Behind that glossy grin, all-American good looks and acting stamina, Fawcett struggled to find personal happiness.
The daughter of James, a refinery pipe fitter, and Pauline, a homemaker, Fawcett — her real name — was born in Corpus Christi, Texas, and attended the University of Texas at Austin, where she was voted one of the campus beauties. After switching her major from biology to art, Fawcett left school in her junior year and headed to Los Angeles.
The knockout with the flawless teeth and blinding smile landed an agent in her second week in Hollywood and was soon starring in Ultra Brite toothpaste and Wella Balsam shampoo commercials. She found love, too, with the future Six Million Dollar Man, Lee Majors. The two were married in 1973, and three years later, she was cast as one of Aaron Spelling's Angels. In 1979 Fawcett and Majors split up, and that fall, she began living with O'Neal, marking the beginning of one of Hollywood's most memorable love stories.

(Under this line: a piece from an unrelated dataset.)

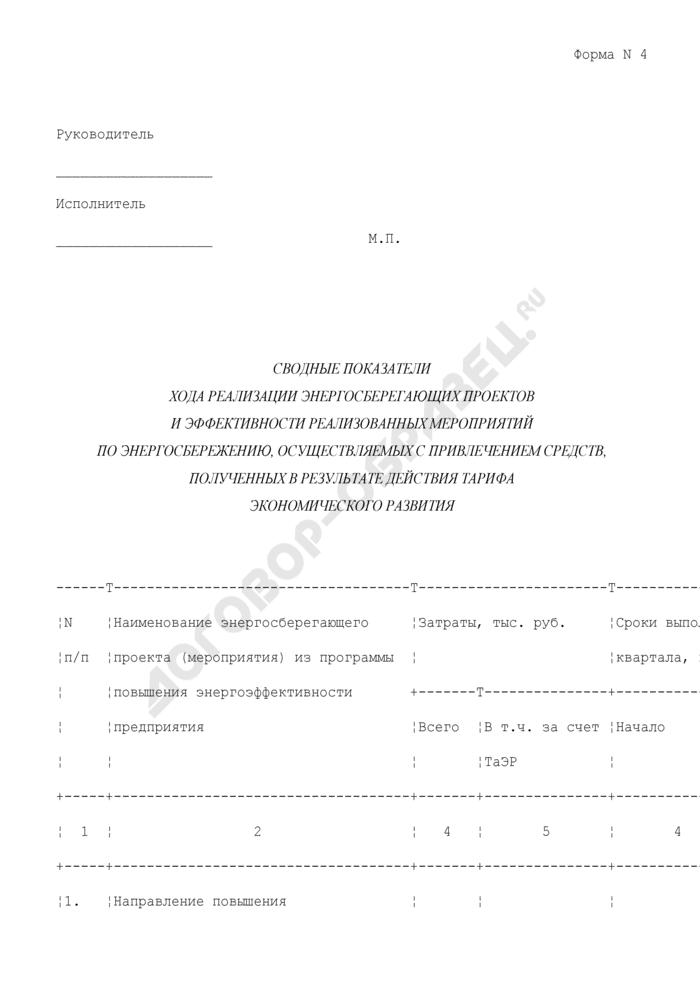 Сводные показатели хода реализации энергосберегающих проектов и эффективности реализованных мероприятий по энергосбережению, осуществляемых с привлечением средств, полученных в результате действия тарифа экономического развития в городе Москве. Форма N 4. Страница 1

O'Neal had been married twice and had three children. His reputation as a ladies' man preceded him, but Fawcett wasn't deterred.

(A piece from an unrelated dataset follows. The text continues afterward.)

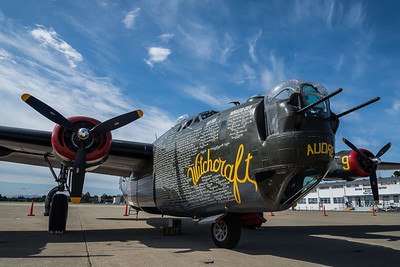 WWII Bombers -5449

"I didn't think about that. I just took it day by day. I was so overwhelmed by this mental and physical attraction for him that I didn't think about anything except what was happening right there," she told LIFE. "We just eased into it. To find someone who keeps you stimulated almost all day long — if you do happen to be with him all day long — is very rare."
The relationship was tumultuous, however, and was chronicled in his daughter Tatum O'Neal's tell-all A Paper Life. The two were never married but seemed unable to stay apart, and on Monday, O'Neal announced they planned to marry as soon as Fawcett felt strong enough.
Fawcett herself sometimes thwarted her attempts to maintain her momentum as a serious Hollywood actress. In the face of her lifelong quest for critical respect, Fawcett was 50 when she agreed to pose for Playboy magazine. She also released a Playboy video, All of Me, in which she paints using her much-admired body as a paintbrush. She made headlines for the wrong reasons with a dazed appearance June 6, 1997, on Late Show With David Letterman and her January 1998 brawl with then-boyfriend producer James Orr, which left her bruised. A 2005 TV Land reality show, Chasing Farrah, was short-lived and quickly forgotten.
Not even Fawcett could explain her own appeal. "But it's something I can't escape," she told Texas Monthly in its January 1997 issue. "I was in Houston recently visiting my parents, and we went to one of those chicken-fried-steak restaurants. Redmond and I had just been Rollerblading. I was wearing no makeup, and I hadn't done anything to my hair, and this 175-pound woman came up to me and shouted, 'Farrah, how can you let yourself go like this? You are Farrah Fawcett!' Then she asked me to sign an autograph because Charlie's Angels had been her favorite show. I thought, 'Sometimes it isn't worth it. The fame is just not worth it.' "
She got sick of her own photos, telling LIFE that "there have been way too many" of them out there of her. Her looks became the curse that she could never escape, she told Entertainment Weekly in 1996.
"I see T-shirts everywhere, with my face, my poster," she said. "In Saudi Arabia they're using photographs of me — not only from Charlie's Angels but from when I did ads for Faberge shampoo — to advertise everything: clothes, food, vitamins. It's almost like I couldn't stop it even if I wanted to."
After years of friction and fighting her Angels notoriety, Fawcett finally embraced it in recent years and reunited with her fellow Angels at the 2006 Emmys, walking out on stage with Kate Jackson and Jaclyn Smith.